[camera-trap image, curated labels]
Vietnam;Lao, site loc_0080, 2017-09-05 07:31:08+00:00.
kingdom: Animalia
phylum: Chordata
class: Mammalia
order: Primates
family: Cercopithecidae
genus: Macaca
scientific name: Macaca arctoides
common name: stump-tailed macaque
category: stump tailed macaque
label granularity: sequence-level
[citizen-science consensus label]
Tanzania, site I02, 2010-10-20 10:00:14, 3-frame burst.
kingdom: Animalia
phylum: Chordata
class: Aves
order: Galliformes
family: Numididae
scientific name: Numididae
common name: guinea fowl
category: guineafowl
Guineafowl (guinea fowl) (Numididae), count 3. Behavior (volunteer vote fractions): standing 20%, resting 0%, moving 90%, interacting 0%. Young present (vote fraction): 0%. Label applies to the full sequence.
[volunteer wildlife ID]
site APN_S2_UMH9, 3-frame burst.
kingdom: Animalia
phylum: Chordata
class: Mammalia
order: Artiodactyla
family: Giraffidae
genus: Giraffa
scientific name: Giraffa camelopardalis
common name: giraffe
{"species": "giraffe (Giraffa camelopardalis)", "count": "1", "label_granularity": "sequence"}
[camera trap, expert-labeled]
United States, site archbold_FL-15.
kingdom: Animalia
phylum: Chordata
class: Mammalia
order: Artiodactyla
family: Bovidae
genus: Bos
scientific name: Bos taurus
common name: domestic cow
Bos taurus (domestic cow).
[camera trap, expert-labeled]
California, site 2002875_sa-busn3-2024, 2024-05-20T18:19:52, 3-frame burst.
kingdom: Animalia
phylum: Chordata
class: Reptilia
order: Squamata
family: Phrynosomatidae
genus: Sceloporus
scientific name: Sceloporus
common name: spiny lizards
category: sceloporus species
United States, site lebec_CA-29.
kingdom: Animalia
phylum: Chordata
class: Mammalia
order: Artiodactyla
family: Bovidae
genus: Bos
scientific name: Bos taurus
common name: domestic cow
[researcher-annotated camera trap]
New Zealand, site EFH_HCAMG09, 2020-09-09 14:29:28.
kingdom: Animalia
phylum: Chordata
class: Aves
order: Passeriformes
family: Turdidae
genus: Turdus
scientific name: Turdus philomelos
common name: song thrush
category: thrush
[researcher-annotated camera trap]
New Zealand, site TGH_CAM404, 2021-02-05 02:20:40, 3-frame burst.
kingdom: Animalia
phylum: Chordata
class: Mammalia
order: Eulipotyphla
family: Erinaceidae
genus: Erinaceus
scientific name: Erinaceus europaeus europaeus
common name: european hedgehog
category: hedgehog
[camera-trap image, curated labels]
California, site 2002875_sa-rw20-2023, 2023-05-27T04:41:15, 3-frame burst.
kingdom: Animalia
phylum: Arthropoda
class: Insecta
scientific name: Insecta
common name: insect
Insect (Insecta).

◇ ◇ ◇ ◇

== WHAT TO DO ==
Copy out the material, keeping every line exactly as it is.

== FINAL ANSWER ==
[camera-trap image, curated labels]
Vietnam;Lao, site loc_0080, 2017-09-05 07:31:08+00:00.
kingdom: Animalia
phylum: Chordata
class: Mammalia
order: Primates
family: Cercopithecidae
genus: Macaca
scientific name: Macaca arctoides
common name: stump-tailed macaque
category: stump tailed macaque
label granularity: sequence-level
[citizen-science consensus label]
Tanzania, site I02, 2010-10-20 10:00:14, 3-frame burst.
kingdom: Animalia
phylum: Chordata
class: Aves
order: Galliformes
family: Numididae
scientific name: Numididae
common name: guinea fowl
category: guineafowl
Guineafowl (guinea fowl) (Numididae), count 3. Behavior (volunteer vote fractions): standing 20%, resting 0%, moving 90%, interacting 0%. Young present (vote fraction): 0%. Label applies to the full sequence.
[volunteer wildlife ID]
site APN_S2_UMH9, 3-frame burst.
kingdom: Animalia
phylum: Chordata
class: Mammalia
order: Artiodactyla
family: Giraffidae
genus: Giraffa
scientific name: Giraffa camelopardalis
common name: giraffe
{"species": "giraffe (Giraffa camelopardalis)", "count": "1", "label_granularity": "sequence"}
[camera trap, expert-labeled]
United States, site archbold_FL-15.
kingdom: Animalia
phylum: Chordata
class: Mammalia
order: Artiodactyla
family: Bovidae
genus: Bos
scientific name: Bos taurus
common name: domestic cow
Bos taurus (domestic cow).
[camera trap, expert-labeled]
California, site 2002875_sa-busn3-2024, 2024-05-20T18:19:52, 3-frame burst.
kingdom: Animalia
phylum: Chordata
class: Reptilia
order: Squamata
family: Phrynosomatidae
genus: Sceloporus
scientific name: Sceloporus
common name: spiny lizards
category: sceloporus species
United States, site lebec_CA-29.
kingdom: Animalia
phylum: Chordata
class: Mammalia
order: Artiodactyla
family: Bovidae
genus: Bos
scientific name: Bos taurus
common name: domestic cow
[researcher-annotated camera trap]
New Zealand, site EFH_HCAMG09, 2020-09-09 14:29:28.
kingdom: Animalia
phylum: Chordata
class: Aves
order: Passeriformes
family: Turdidae
genus: Turdus
scientific name: Turdus philomelos
common name: song thrush
category: thrush
[researcher-annotated camera trap]
New Zealand, site TGH_CAM404, 2021-02-05 02:20:40, 3-frame burst.
kingdom: Animalia
phylum: Chordata
class: Mammalia
order: Eulipotyphla
family: Erinaceidae
genus: Erinaceus
scientific name: Erinaceus europaeus europaeus
common name: european hedgehog
category: hedgehog
[camera-trap image, curated labels]
California, site 2002875_sa-rw20-2023, 2023-05-27T04:41:15, 3-frame burst.
kingdom: Animalia
phylum: Arthropoda
class: Insecta
scientific name: Insecta
common name: insect
Insect (Insecta).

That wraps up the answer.